Folie Folie (Movie Movie, Stanley Donen, 1978)

Deux films en un se passant dans les années 30: l’histoire d’un étudiant qui devient boxeur pour payer l’opération de sa soeur puis celle d’un producteur de comédies musicales qui entreprend son dernier spectacle. On aura reconnu deux schémas typiques du cinéma américain des années 30. Il est navrant de voir Stanley Donen, cinéaste parmi les plus novateurs de l’âge d’or hollywoodien, se complaire, au soir de sa carrière, dans ce stérile passéisme. Les conventions narratives de l’époque, vidées de toute substance et supposées se suffire à elles-mêmes grâce à une hypothétique connivence avec un spectateur « malin », ne fonctionnent pas malgré l’indéniable car très voyante virtuosité du réalisateur. Des ellipses faciles et le surjeu de certains seconds rôles (George C. Scott est, lui, parfait) achèvent d’anéantir les enjeux dramatiques. Movie Movie en dit bien plus sur l’idée, réductrice au possible, que le Hollywood des années 70 se faisait de son glorieux passé que sur ce glorieux passé.
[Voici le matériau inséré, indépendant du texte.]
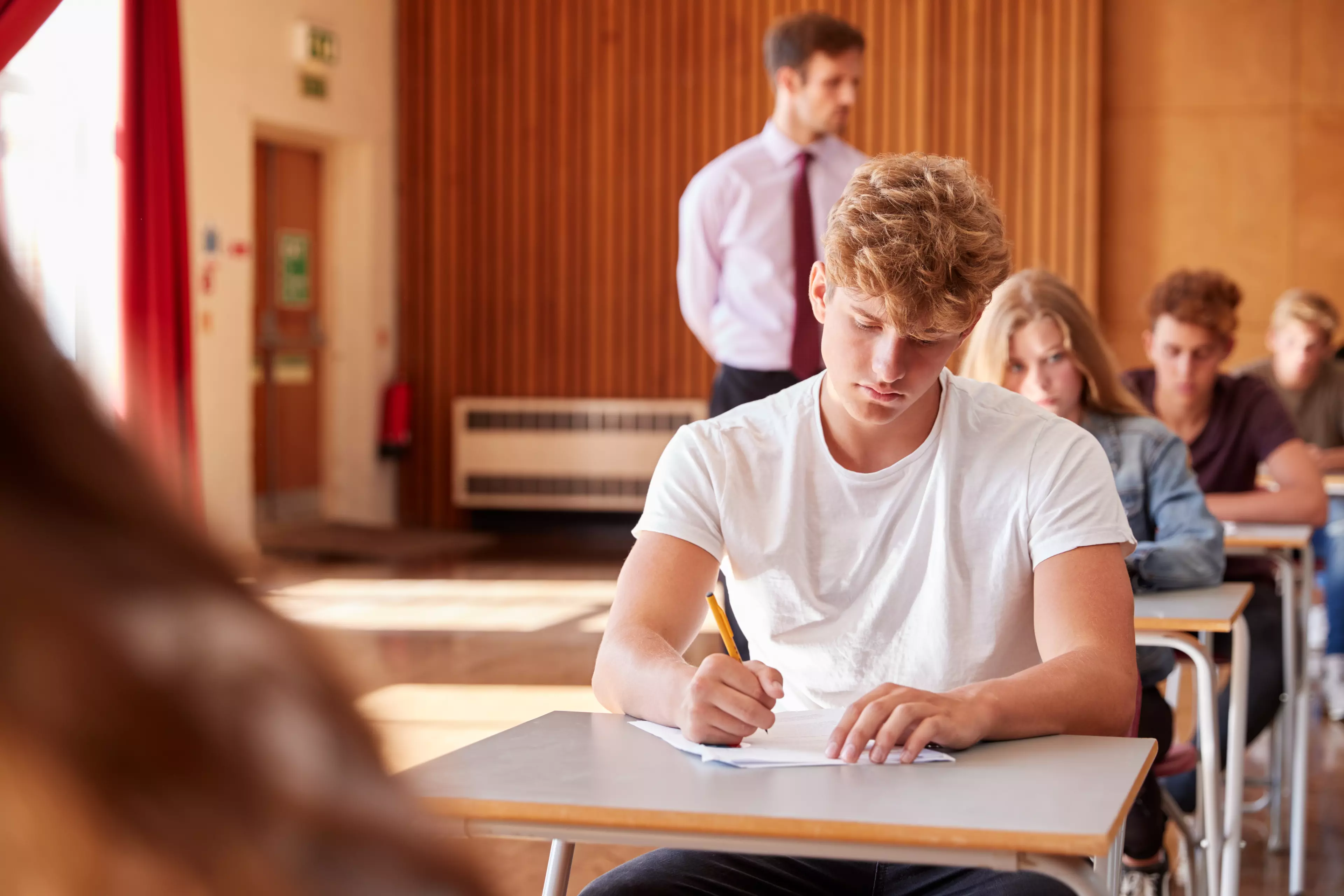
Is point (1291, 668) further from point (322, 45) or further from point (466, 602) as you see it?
point (322, 45)

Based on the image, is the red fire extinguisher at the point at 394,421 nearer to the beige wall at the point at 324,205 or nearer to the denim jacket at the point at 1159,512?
the beige wall at the point at 324,205

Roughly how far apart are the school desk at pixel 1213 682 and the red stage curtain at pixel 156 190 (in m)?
3.83

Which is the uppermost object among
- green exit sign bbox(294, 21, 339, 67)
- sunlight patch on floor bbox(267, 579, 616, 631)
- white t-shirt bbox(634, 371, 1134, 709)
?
green exit sign bbox(294, 21, 339, 67)

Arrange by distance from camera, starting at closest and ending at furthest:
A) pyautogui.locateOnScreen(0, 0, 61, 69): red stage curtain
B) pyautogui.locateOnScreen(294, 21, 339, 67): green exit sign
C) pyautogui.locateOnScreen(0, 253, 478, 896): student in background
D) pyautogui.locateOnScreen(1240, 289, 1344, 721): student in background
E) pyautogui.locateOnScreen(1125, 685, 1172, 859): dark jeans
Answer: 1. pyautogui.locateOnScreen(0, 253, 478, 896): student in background
2. pyautogui.locateOnScreen(1125, 685, 1172, 859): dark jeans
3. pyautogui.locateOnScreen(0, 0, 61, 69): red stage curtain
4. pyautogui.locateOnScreen(1240, 289, 1344, 721): student in background
5. pyautogui.locateOnScreen(294, 21, 339, 67): green exit sign

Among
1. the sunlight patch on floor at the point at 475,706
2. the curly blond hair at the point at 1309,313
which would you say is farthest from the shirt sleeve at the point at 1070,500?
the curly blond hair at the point at 1309,313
The lineup (Don Siegel, 1958)

Un petit polar urbain sec et violent. La gestion des deux intrigues parallèles (enquête policière/trafiquants en quête d’un magot) n’est pas toujours convaincante, les séquences avec les gangsters semblant plus inspirer Siegel (chaque meurtre est mis en scène de façon originale) que l’enquête assez banale. Le film est dur, pas d’oripeaux psychologiques pour atténuer la méchanceté des criminels. Droit au but, dussent-ils torturer femme et enfant pour y arriver. Eli Wallach compose une des figures les plus mémorables du genre, se révélant de plus en plus monstrueux à mesure que le film avance et que les circonstances révèlent son absence de scrupule. A noter une course-poursuite finale parmi les plus haletantes jamais tournées, dans les rues de San Francisco, déjà.